I am saddened by the increasingly more ominous news concerning the Enron situation. It seems to be an embodiment of “Two wrongs don’t make a right.” A good friend is part of the Andersen executive corps (not corpse, I hope). Please pray for him. Undoubtedly, this case will join the ranks of the top-10 all time worst business failures. There have been positive developments from these debacles, though. The “roaring ‘20’s” followed by the “crash of ‘29” produced the SEC and the required financial disclosures that we take for granted today. The McKesson/Robbins case caused confirmation of receivables and observation of inventory to be added to Generally Accepted Auditing Standards. The Equity Funding case spawned the development of EDP-auditing.
Some good should come from this situation, too. For decades accountants have argued about what services could be sold to one client. I have always agreed (with what I was taught at Arthur Andersen & Co. in the 1960’s) that an auditor’s “independence” (together with his analytical skills) is the basis for the value of his “opinion.” “Independence” is the capacity to represent 3rd party (outside the client) interests. Appearance is even more important than fact. Even though I doubt that someone who can be bought for the price of lunch is worth having, multi-million dollar consulting engagements to audit clients do raise questions. In the “old days” big firms protected themselves by assigning personnel to do the audit who didn’t know the consultants. “We” were told to ignore the firm connection and report problems, if there were any. This process worked for decades apparently because “nothing went wrong.” Well, now something has, and the critics (including me) are saying, “I told you so.”

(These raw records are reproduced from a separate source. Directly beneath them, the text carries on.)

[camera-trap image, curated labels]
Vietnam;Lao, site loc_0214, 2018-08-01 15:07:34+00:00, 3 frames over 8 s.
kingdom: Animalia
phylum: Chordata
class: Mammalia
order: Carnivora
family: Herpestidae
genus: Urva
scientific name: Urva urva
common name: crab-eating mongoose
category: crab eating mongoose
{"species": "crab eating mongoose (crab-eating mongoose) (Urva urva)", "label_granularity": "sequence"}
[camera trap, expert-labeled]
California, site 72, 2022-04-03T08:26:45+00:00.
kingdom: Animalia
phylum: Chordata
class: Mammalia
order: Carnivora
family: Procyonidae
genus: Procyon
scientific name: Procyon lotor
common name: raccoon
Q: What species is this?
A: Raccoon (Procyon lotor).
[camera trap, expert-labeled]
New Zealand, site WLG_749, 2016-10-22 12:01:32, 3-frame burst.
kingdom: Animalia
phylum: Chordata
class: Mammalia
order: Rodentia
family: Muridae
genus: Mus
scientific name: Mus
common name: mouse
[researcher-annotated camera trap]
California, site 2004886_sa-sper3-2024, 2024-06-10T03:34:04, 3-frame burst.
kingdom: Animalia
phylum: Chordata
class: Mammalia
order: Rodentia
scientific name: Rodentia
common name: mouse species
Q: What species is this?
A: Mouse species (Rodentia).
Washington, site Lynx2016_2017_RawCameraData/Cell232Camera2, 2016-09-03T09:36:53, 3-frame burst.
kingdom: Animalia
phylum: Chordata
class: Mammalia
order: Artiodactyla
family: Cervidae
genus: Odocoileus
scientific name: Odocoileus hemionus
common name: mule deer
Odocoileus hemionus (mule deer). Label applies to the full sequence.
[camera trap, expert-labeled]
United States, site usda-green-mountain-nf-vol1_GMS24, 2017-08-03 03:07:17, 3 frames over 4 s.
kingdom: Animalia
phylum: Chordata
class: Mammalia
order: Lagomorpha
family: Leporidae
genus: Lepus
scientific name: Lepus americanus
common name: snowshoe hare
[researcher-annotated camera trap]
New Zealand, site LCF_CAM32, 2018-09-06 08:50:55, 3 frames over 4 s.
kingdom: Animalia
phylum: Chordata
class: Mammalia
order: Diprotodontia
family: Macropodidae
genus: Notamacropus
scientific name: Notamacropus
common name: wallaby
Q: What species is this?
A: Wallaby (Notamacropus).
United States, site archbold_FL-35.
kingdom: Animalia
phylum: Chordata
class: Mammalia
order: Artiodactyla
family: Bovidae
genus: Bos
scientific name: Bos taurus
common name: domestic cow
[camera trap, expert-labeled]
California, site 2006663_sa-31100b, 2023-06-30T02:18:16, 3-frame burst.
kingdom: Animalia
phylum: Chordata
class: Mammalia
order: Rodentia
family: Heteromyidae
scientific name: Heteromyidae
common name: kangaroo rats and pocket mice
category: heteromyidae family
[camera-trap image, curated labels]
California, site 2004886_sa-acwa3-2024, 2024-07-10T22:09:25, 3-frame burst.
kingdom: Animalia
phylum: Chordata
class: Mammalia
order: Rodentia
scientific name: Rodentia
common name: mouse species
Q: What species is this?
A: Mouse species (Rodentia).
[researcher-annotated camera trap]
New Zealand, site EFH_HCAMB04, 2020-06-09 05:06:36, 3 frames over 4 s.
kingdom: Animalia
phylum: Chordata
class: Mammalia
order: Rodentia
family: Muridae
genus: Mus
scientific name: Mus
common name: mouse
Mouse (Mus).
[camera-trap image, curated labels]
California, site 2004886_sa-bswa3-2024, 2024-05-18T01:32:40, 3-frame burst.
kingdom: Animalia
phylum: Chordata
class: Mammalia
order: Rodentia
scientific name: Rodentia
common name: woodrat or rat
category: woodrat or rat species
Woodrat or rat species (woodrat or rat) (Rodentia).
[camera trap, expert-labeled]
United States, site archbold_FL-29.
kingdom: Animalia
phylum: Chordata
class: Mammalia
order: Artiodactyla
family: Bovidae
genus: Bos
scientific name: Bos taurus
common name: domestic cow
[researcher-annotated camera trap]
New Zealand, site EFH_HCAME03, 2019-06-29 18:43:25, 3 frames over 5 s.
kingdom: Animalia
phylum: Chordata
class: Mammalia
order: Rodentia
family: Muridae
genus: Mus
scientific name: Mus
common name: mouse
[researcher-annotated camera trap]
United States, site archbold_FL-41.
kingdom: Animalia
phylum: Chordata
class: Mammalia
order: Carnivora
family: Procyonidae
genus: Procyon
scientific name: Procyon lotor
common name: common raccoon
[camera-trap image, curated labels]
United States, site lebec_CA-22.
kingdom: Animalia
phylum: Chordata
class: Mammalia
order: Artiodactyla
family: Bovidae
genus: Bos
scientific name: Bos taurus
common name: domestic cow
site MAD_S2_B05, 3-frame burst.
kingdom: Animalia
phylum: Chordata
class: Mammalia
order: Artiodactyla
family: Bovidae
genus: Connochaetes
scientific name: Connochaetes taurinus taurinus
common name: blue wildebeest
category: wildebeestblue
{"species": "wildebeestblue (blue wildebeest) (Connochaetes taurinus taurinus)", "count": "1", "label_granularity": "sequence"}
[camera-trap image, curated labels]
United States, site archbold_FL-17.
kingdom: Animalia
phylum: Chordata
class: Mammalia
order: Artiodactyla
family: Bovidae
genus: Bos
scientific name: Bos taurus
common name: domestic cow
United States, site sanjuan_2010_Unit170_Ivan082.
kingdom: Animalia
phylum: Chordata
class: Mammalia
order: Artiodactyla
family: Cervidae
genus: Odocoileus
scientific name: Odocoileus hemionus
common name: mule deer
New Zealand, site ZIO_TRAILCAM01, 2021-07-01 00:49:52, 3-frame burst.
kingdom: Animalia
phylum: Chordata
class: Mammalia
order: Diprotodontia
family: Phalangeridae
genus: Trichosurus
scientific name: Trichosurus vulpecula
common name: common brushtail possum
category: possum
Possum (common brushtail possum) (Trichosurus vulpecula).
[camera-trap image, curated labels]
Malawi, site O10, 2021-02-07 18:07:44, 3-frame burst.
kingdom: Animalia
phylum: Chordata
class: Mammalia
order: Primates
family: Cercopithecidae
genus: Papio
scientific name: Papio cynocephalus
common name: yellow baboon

In my opinion, small accounting firms are even bigger offenders on the “independence” issue than big ones. Though the stakes are smaller to the general public, they are no less important to lenders, creditors, absentee owners and employees of these smaller company clients. I believe (and state so in my web site article, “We Sell Alliance”) that accounting firms who become “trusted advisors” for their clients should not do audits for those companies. CPA’s must be told that they will sacrifice their “independence” if they assume that “trusted advisor” roll. Until bankers, especially, in this environment are willing to demand a change, though, there will probably be more “accidents looking for places to happen.”